Texte proposé:
◇ ◇ ◇ ◇

Datant de décembre 2011, cet ouvrage est le vingt-et-unième de l'intégrale que Panini Comics France consacre à la franchise "X-Men", et le sixième à la version historique de l'équipe. Il contient les versions françaises des "X-Men" #52-66 (janvier 1969 à mars 1970 - le mois qui sonna le glas pour le titre). Cet album - de dimensions 17,7 × 26,8 cm, avec couverture cartonnée et jaquette plastifiée amovible - compte approximativement trois cent vingt planches toutes en couleurs. Pour terminer, les couvertures des quinze numéros ont été reléguées à la fin du volume, en guise de bonus (et non pas intercalées entre les chapitres, hélas).
Arnold Drake (1924-2007) écrit trois numéros avant de céder la place à Roy Thomas ; Dennis O'Neil (1939-2020) scénarise l'avant-dernier et Linda Fite un complément. Werner Roth (1921-1973), Don Heck (1929-1995), et Barry Windsor-Smith se sont réparti le dessin des premiers épisodes ; Neal Adams (1941-2022) entre ensuite en scène et réalise les illustrations de neuf d'entre eux, Sal Buscema récupérant le #66. John Tartaglione (1921-2003), Mike Esposito - il utilise un pseudo : Michael Dee - (1927-2010), Vince Colletta (1923-1991), John Verpoorten (1940-1977), et Sam Grainger (1930-1990) se sont divisé l'encrage ; mais c'est Tom Palmer (1941-2022) qui se charge des planches d'Adams. Aucun coloriste n'a son nom crédité ici : à l'époque, une pratique usuelle.
Précédemment, dans "X-Men" : les X-Men battent en retraite, mais veulent une revanche sur Magneto ! Quelques jours plus tard, un intrus pénètre dans le camp de Magneto, montre l'étendue de ses pouvoirs, lance un défi. Il se présente : Erik le Rouge.

◇ ◇ ◇ ◇

Activité:
Répondez brièvement aux questions suivantes à partir du texte sur l'intégrale « X-Men ».
1. Quels numéros de « X-Men » l'album contient-il en version française ?
2. Qui se charge de l'encrage des planches de Neal Adams ?
3. Sous quel nom l'intrus se présente-t-il dans le camp de Magneto ?

Entrées enregistrées:

◇ ◇ ◇ ◇

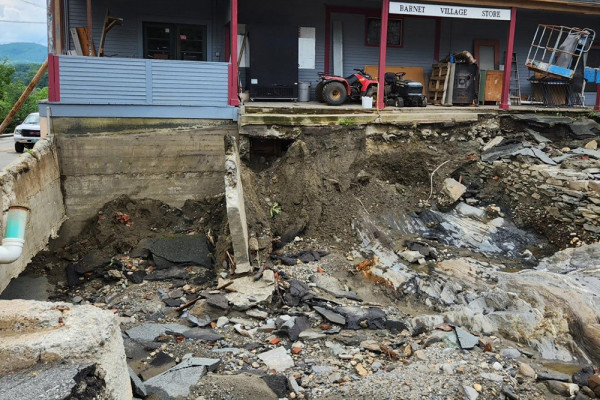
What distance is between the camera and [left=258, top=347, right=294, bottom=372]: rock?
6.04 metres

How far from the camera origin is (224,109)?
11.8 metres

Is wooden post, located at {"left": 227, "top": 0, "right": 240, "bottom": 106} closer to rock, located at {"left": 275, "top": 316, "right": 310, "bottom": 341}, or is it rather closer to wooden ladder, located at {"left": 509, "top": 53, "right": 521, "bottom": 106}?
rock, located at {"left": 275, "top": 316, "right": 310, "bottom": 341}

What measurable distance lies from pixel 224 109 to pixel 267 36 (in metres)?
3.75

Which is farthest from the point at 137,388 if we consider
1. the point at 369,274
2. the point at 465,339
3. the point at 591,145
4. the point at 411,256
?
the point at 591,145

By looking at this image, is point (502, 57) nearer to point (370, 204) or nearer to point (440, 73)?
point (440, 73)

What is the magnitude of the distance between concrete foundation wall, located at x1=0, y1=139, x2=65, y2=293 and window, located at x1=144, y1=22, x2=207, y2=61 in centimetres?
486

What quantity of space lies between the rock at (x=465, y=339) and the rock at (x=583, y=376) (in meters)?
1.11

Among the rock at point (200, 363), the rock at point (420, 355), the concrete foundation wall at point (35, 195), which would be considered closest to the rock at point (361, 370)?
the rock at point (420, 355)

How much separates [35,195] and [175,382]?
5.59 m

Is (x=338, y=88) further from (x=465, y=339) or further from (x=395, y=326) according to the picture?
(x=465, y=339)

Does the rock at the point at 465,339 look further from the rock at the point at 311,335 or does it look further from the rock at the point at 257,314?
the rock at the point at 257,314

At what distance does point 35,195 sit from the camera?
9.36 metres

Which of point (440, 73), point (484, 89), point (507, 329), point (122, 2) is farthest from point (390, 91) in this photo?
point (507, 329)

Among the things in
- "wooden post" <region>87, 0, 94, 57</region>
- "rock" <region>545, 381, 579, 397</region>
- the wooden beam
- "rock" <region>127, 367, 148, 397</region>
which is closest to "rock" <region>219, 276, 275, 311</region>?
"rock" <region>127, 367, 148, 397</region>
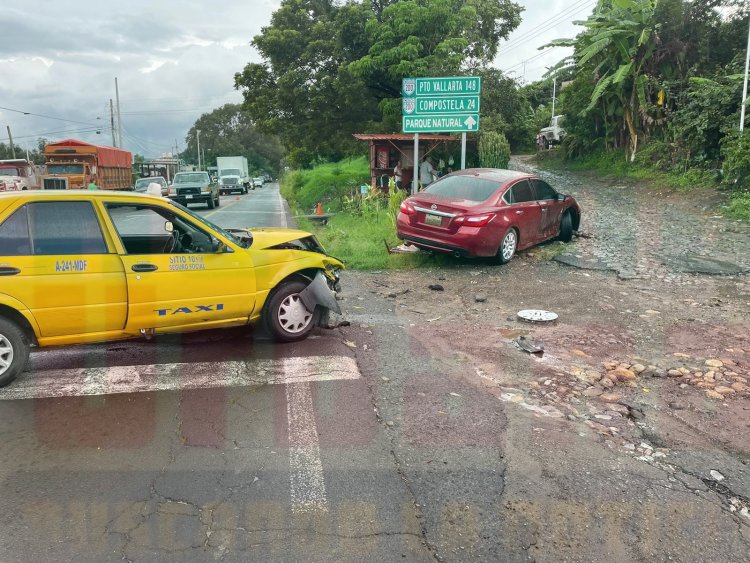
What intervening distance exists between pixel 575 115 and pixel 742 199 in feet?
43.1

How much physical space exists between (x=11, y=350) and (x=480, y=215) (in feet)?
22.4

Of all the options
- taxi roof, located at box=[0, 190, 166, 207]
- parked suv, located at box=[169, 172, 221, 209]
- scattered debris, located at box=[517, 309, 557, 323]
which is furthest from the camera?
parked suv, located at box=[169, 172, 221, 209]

◇ ◇ ◇ ◇

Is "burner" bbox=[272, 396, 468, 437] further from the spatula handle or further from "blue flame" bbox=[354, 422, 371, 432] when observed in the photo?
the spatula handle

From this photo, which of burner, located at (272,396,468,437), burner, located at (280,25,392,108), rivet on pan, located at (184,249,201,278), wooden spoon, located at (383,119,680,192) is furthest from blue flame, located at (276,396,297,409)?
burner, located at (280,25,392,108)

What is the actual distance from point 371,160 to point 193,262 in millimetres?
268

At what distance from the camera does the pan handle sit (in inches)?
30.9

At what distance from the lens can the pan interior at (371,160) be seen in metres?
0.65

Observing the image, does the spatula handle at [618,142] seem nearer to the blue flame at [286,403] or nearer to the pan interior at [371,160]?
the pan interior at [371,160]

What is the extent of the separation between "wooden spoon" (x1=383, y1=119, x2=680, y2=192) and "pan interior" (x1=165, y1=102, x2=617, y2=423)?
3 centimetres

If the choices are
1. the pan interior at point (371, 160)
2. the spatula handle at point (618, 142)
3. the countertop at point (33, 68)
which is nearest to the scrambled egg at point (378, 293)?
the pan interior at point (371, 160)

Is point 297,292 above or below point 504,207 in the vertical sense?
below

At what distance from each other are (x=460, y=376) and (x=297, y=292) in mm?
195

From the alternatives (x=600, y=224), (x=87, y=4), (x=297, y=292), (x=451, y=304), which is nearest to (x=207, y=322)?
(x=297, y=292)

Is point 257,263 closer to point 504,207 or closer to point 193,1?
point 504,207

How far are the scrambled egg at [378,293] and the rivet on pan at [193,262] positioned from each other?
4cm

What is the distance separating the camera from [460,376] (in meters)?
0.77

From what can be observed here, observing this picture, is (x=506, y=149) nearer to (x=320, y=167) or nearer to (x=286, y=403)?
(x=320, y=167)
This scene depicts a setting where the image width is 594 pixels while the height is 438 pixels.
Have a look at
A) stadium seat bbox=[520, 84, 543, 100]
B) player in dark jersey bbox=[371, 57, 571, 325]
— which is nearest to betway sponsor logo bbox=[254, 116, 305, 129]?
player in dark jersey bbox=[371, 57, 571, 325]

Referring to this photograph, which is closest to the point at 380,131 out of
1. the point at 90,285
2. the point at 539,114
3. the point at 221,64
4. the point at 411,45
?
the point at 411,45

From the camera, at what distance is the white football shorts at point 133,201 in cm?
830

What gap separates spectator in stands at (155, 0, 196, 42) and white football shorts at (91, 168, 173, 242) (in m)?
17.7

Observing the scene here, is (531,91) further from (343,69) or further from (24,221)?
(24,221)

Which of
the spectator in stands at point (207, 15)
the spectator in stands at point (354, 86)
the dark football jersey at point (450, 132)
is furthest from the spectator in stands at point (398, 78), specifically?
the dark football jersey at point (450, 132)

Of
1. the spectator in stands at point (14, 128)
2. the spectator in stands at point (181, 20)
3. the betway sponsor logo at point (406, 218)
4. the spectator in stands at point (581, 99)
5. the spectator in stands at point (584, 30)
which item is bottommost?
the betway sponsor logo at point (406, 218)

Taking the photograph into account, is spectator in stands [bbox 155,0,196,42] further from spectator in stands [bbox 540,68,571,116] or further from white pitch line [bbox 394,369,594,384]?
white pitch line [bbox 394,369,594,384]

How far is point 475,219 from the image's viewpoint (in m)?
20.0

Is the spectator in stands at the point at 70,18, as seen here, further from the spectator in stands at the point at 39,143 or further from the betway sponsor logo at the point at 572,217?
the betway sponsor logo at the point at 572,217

◇ ◇ ◇ ◇

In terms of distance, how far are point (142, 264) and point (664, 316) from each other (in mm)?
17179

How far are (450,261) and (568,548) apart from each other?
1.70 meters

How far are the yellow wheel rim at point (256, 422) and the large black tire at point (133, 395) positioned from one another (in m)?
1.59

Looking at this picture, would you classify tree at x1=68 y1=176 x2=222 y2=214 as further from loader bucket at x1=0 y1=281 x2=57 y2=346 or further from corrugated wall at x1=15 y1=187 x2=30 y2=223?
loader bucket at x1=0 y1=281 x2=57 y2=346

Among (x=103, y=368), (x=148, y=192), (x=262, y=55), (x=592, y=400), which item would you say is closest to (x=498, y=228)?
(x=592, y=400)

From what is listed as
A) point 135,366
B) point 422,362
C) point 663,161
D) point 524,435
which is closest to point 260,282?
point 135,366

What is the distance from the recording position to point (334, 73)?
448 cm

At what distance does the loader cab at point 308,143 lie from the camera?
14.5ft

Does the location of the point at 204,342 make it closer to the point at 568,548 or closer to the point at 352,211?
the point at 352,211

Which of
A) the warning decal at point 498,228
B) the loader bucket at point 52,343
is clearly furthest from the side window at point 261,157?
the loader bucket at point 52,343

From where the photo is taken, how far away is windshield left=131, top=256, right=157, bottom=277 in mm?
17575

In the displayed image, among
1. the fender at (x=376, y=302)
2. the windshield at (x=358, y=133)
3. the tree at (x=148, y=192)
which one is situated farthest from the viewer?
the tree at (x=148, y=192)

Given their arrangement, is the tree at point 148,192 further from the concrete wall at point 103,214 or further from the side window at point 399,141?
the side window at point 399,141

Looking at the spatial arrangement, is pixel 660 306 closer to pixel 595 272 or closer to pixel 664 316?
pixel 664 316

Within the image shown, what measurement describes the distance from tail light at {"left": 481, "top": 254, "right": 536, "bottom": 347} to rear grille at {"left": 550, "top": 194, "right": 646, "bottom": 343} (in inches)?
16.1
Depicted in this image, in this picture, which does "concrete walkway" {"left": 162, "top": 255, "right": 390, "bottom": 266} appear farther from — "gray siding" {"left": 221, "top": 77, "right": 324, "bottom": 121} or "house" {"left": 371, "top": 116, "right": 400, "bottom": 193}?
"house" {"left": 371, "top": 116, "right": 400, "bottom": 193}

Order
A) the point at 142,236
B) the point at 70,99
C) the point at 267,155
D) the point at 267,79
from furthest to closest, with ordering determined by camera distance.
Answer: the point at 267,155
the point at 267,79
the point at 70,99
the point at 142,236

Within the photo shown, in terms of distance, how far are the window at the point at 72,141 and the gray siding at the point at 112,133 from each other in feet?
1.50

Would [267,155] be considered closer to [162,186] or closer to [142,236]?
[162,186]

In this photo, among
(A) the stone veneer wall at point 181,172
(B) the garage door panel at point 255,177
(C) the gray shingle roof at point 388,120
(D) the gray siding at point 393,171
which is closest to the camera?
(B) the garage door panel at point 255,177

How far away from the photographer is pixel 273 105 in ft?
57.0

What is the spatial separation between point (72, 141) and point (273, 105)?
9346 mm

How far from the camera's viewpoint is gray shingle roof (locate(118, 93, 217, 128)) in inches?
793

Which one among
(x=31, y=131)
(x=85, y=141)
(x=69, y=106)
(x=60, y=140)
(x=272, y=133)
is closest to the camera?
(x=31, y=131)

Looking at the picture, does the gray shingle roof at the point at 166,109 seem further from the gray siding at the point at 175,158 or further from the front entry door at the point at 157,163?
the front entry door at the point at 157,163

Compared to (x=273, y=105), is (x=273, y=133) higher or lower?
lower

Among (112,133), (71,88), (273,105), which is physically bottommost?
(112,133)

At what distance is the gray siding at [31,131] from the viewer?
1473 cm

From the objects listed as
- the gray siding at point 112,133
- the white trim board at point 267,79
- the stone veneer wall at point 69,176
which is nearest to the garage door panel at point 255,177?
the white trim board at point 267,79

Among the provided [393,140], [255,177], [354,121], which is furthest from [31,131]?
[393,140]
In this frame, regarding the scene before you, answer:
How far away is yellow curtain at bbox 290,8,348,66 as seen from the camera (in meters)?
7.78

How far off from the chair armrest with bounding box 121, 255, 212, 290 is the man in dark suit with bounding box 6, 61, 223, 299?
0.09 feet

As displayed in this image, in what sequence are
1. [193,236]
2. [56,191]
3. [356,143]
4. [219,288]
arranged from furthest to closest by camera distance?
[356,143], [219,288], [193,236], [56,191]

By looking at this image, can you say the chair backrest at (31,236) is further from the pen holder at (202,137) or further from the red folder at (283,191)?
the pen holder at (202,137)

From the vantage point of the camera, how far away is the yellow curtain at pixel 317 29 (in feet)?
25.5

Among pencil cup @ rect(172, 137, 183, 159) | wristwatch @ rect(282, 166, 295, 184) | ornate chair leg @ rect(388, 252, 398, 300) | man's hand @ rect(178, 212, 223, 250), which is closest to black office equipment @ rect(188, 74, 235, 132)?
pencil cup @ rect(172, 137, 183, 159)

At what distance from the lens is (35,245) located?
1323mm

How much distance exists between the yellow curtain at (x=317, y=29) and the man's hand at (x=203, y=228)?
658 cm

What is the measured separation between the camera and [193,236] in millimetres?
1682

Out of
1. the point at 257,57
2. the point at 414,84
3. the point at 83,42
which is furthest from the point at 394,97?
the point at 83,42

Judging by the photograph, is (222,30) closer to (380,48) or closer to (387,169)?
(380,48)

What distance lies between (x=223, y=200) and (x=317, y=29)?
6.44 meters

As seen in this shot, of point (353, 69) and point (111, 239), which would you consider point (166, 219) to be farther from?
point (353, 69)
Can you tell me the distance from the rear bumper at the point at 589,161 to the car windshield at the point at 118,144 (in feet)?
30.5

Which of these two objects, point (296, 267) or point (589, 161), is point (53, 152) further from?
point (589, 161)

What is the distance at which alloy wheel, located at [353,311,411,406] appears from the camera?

◇ ◇ ◇ ◇

Réponse attendue:
1. Les numéros #52 à 66 (janvier 1969 à mars 1970).
2. Tom Palmer.
3. Erik le Rouge.